→ **Task instructions**:
A) In the Croft Castle survey passage, turn the paragraph beginning "The more detailed investigations planned in 2000" into a short list that keeps its main facts.
B) Pick up the Croft Castle survey text after its final sentence and carry it on.

→ **Supplied passage**:
—————

One of the most interesting findings in Stanford's excavations was a complex and long-lived shrine, mainly of Romano-British date, sited on the slope outside the highest inner rampart. The possibility has emerged also that a series of earthworks on the inner scarp of the interior quarry ditch of this same rampart are of Romano-British date. As such they may represent the presence of further shrines, indicating that after abandonment, the site became an important focus for continuing religious activity.
New detail can also be added to what is known of the late medieval or early post-medieval use of the hillfort within Croft Castle's deer-park. While the pillow-mounds at the site were already well known, the recent survey has revealed what appears to be a warrener's house within its own enclosure below the fort, and traces of saw-pits on one of the outer banks.
Bircher Common
Meanwhile, other unusual features have been found elsewhere during the survey, that throw light on activities that have yet to be documented well within the county. An example from Bircher Common is provided by small earthen platforms sited close to streams. These platforms may mark the sites of medieval transhumant farming shelters. Besides these traces, up to a dozen sets of earthworks belonging to small homestead-type complexes of the post-medieval period have also been located on the Common. The traces are the remains of houses and barns within small enclosures, in one case with their lazy-bed cultivation plots surviving fossilised within an outer enclosure. Elsewhere on the Common are the extant earthwork remains of no fewer than four sub-rectangular farmstead enclosures of presumed late prehistoric or Romano-British date, with traces of their contemporary fields.
Parkland at Croft and the Fishpool Valley
In the parkland surrounding the Croft Castle mansion, a series of landscape park features belonging to the C18th park have been located. A well-preserved length of the southern boundary of the earlier deer-park has been recognised, and, within later ornamental woodland, traces of two successive brickfields used to prduce both brick and tile for major construction phases of the mansion. In Fishpool Valley a whole network of carriage rides created along with the landscape park has also been recorded. As the valley became over-planted, the rides were abandoned. A clear sequence is evident from the way in which the course of these rides is cut by quarries and charcoal-burning platforms. The number of these latter recorded in the survey indicates very clearly the scale of charcoal preparation required locally to feed the forge at nearby Bringewood near Ludlow from the 1650s onwards.
The survey therefore provides a datum for future study, but more particular concerns in reference to management are the establishment of evidence for former planting patterns, and the possible restoration of areas of former wood pasture.
The Croft Castle Environs Project
The more detailed investigations planned in 2000 included work in the immediate environs of the castle. This was to feature exploration of the historic formal gardens, location of the site of medieval castle that may have preceded the existing mansion, and identification of structures that were featured in early estate plans but are no longer present.

—————

→ **Material provided**:
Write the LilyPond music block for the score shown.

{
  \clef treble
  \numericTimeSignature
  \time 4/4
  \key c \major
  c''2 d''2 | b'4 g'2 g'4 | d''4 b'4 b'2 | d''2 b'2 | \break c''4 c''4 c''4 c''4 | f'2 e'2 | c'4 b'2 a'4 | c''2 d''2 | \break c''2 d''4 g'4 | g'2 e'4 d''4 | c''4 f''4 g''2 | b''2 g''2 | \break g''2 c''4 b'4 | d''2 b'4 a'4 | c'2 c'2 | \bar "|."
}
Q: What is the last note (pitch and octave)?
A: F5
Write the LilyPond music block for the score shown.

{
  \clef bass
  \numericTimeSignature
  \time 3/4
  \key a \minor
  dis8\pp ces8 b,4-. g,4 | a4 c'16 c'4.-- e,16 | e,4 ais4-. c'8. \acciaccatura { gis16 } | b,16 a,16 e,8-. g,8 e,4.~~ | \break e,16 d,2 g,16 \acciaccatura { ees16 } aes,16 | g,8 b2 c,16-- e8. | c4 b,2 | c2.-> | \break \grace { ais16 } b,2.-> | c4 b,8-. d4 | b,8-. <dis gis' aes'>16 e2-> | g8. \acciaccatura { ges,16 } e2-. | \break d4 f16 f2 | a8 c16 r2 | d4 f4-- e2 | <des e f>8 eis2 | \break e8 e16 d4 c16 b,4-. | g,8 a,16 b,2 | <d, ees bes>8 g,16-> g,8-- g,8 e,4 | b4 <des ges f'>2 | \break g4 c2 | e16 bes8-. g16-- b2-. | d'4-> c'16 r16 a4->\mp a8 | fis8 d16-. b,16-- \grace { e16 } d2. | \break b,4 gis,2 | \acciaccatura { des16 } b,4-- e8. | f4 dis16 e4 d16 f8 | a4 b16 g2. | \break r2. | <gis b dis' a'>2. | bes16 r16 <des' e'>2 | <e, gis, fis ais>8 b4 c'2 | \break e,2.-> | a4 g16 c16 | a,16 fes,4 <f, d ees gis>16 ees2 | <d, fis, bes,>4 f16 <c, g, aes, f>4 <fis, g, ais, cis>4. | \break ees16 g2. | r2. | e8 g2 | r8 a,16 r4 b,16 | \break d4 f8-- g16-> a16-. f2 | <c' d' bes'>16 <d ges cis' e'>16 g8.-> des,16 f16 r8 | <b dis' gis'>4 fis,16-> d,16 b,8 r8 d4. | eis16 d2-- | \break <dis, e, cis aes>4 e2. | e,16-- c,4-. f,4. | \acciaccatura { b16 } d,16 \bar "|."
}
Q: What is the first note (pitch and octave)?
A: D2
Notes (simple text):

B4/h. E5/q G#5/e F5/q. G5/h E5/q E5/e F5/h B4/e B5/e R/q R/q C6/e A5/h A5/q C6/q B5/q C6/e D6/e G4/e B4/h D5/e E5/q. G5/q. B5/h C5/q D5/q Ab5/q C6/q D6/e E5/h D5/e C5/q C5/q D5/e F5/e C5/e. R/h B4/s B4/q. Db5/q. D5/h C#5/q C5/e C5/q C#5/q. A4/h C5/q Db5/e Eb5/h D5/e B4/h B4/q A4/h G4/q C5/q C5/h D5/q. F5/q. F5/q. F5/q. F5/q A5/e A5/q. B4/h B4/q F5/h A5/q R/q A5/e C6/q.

—————

→ **Outputs in order**:
A)
Work planned for 2000 near Croft Castle:
- Explore the historic formal gardens.
- Find the site of the medieval castle that may have come before the present mansion.
- Identify buildings and other structures shown on early estate plans that no longer stand.

B)
Thanks in no small measure to support from The National Trust's Regional Historic Buildings Adviser, Jeffrey Haworth, Herefordshire Archaeology had a successful field season in September 2001 celebrating the Trust's 'Gardens Year' by exploring the 'lost' formal gardens. The site of these gardens can be traced to the south and west of the mansion as earthwork features resulting from the demolition works that swept them away in the mid 1700s.
The mansion itself has long been supposed to have had medieval origins, with an Elizabethan/Jacobean house built within the shell of a stone-built curtain-walled castle. Recent study by Herefordshire Archaeology staff, and independently by the historic buildings consultant Richard Morriss for The National Trust, has found no evidence to support this view. Rather, it was in 2001 thought more likely that the mansion was built anew sometime in the period 1590-1630, with decorative corner turrets and castellations. As such it was thought to belong to a wider tradition of the building of 'Spenserian' corner-turreted pseudo-Gothic stately houses by late Elizabethan and early Jacobean grandees. Early examples of this fashion include Stiffkey Hall, Norfolk (1576-90), Thorpe Salvin, Yorkshire, 1582, and Longford Castle, Wiltshire (1591). Later ones include Lulworth Castle, Dorset (1608), and Ruperra, Glamorgan (1626).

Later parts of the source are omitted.